My Kindle isn't even nearly filled, despite all the free (public domain is vast!) and purchased books it contains (before too long it will hold more books than I have in physical form, a voluminous heaviness of former trees, believe me!) What's more, I can find any of those ebooks within seconds. (I don't know where the hell my actual copy of Emerson among the Eccentrics is; it's in one of those boxes in one of those rooms upstairs, knock yerself out.)

On top of that, when I summon any one of my ebooks from their endless bookshelf, it opens to where I was last reading. Also each word is a link to a dictionary, there is also wi-fi for interneting, and I can read in the dark without turning back and forth to get to page after page, also keeping hands warm in winter. I can read even a 2000-page book without danger of falling asleep and injuring myself. Physical books seem so HEAVY now... I used to carry two books max in my bag; now I carry hundreds in the weight of one.

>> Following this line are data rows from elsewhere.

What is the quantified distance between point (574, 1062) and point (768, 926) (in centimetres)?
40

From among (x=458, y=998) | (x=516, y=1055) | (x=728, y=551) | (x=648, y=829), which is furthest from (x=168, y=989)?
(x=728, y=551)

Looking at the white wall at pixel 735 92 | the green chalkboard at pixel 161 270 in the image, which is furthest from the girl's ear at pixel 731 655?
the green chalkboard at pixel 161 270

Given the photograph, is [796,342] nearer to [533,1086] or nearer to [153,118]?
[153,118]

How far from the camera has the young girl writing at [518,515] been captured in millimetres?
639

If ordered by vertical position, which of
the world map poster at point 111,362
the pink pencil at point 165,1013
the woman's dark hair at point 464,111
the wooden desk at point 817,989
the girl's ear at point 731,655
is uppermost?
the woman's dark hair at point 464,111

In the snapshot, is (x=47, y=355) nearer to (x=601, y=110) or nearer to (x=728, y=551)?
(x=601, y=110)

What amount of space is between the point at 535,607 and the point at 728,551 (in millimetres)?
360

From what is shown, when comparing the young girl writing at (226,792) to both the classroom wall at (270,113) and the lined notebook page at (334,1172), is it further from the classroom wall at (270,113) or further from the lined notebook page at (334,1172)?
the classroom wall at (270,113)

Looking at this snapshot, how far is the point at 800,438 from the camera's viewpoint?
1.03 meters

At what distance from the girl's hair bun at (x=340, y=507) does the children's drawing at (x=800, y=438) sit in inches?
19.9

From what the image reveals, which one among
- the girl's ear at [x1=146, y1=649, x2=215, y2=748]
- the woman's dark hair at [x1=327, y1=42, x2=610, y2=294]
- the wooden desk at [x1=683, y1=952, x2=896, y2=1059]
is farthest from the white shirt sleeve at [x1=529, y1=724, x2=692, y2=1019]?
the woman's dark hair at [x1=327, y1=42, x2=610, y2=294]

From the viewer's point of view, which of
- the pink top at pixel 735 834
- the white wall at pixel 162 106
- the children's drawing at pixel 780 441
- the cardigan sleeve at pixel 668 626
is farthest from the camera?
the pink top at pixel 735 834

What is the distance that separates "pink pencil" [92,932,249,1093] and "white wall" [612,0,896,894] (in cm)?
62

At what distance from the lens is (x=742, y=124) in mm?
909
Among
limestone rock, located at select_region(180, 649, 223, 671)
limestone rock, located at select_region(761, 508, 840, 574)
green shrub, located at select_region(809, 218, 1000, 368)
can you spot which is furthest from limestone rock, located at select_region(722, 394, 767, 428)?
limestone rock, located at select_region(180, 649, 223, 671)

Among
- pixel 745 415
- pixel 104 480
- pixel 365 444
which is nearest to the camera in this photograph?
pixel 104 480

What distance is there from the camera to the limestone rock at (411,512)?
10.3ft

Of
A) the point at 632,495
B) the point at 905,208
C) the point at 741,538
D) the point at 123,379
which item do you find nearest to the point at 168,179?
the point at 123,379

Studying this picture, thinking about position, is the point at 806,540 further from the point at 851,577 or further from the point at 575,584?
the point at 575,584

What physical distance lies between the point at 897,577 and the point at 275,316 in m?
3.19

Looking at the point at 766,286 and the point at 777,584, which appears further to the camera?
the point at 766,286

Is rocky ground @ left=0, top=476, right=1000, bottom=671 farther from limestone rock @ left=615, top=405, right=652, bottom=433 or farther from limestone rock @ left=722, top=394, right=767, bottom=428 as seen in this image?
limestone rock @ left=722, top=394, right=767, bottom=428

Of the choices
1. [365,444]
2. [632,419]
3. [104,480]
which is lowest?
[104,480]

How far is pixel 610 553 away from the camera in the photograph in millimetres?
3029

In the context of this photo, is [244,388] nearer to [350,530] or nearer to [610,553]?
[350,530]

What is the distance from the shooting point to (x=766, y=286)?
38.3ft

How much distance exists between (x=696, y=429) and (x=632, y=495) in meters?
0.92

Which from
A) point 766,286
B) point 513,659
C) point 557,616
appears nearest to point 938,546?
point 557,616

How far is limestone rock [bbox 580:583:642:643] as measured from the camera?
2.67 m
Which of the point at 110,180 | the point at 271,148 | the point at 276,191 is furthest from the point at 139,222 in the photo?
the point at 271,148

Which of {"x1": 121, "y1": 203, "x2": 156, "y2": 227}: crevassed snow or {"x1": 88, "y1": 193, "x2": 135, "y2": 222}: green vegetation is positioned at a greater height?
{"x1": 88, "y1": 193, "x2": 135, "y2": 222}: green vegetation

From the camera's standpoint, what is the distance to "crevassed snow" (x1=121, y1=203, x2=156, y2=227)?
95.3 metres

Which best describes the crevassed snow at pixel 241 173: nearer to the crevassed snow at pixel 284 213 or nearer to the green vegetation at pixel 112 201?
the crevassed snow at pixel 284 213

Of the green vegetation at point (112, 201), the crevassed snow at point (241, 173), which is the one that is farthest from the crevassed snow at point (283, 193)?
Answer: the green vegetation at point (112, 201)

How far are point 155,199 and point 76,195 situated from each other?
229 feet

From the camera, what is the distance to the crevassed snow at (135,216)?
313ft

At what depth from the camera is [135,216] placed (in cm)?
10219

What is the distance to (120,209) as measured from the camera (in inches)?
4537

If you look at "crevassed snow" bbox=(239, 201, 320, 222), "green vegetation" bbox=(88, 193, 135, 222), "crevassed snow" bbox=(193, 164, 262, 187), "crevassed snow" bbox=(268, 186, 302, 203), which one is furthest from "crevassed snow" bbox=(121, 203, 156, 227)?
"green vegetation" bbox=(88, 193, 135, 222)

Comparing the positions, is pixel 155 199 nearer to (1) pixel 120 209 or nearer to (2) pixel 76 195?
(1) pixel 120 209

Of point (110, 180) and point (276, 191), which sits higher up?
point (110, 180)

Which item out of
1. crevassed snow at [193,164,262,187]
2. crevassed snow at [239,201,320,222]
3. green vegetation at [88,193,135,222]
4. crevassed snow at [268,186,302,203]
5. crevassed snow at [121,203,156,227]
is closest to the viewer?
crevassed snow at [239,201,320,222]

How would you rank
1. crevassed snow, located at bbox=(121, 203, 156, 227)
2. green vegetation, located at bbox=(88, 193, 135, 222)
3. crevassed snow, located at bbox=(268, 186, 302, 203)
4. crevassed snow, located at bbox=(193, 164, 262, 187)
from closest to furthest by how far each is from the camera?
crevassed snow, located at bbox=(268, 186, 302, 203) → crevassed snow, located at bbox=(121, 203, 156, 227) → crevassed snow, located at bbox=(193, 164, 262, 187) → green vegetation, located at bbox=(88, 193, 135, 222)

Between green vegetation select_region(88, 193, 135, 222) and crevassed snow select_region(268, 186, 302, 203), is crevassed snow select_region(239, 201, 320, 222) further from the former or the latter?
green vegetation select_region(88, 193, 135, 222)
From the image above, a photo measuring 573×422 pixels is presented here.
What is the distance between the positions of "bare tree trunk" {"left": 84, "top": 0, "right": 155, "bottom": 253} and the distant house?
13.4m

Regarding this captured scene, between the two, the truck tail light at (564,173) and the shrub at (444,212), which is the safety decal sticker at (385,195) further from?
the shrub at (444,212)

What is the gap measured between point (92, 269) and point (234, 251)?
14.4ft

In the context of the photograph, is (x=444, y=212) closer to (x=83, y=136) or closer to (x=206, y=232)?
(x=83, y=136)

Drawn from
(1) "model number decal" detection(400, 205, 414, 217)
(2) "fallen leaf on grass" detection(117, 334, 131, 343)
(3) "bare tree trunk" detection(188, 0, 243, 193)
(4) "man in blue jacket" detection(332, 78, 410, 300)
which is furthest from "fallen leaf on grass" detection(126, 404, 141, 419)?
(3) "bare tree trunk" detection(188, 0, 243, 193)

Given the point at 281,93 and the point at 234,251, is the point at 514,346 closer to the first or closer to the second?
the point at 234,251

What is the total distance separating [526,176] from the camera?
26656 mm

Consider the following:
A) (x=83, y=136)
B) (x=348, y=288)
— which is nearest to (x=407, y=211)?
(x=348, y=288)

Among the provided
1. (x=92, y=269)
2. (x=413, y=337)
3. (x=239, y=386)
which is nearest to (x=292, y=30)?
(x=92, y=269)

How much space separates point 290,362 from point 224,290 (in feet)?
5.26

I look at my stacks of physical books and boxes of physical books and rooms of physical books and shelves of physical books made from who knows how many pulverized trees that over the decades I have bought and read and kept and stacked and boxed and dusted and lifted and carried and moved from home to home and shipped both domestically and abroad, put into and taken from vehicles and picked up at the post office and lifted into rooms and unboxed and shelved and reboxed to make room for new books, back in the days when the world was going postal...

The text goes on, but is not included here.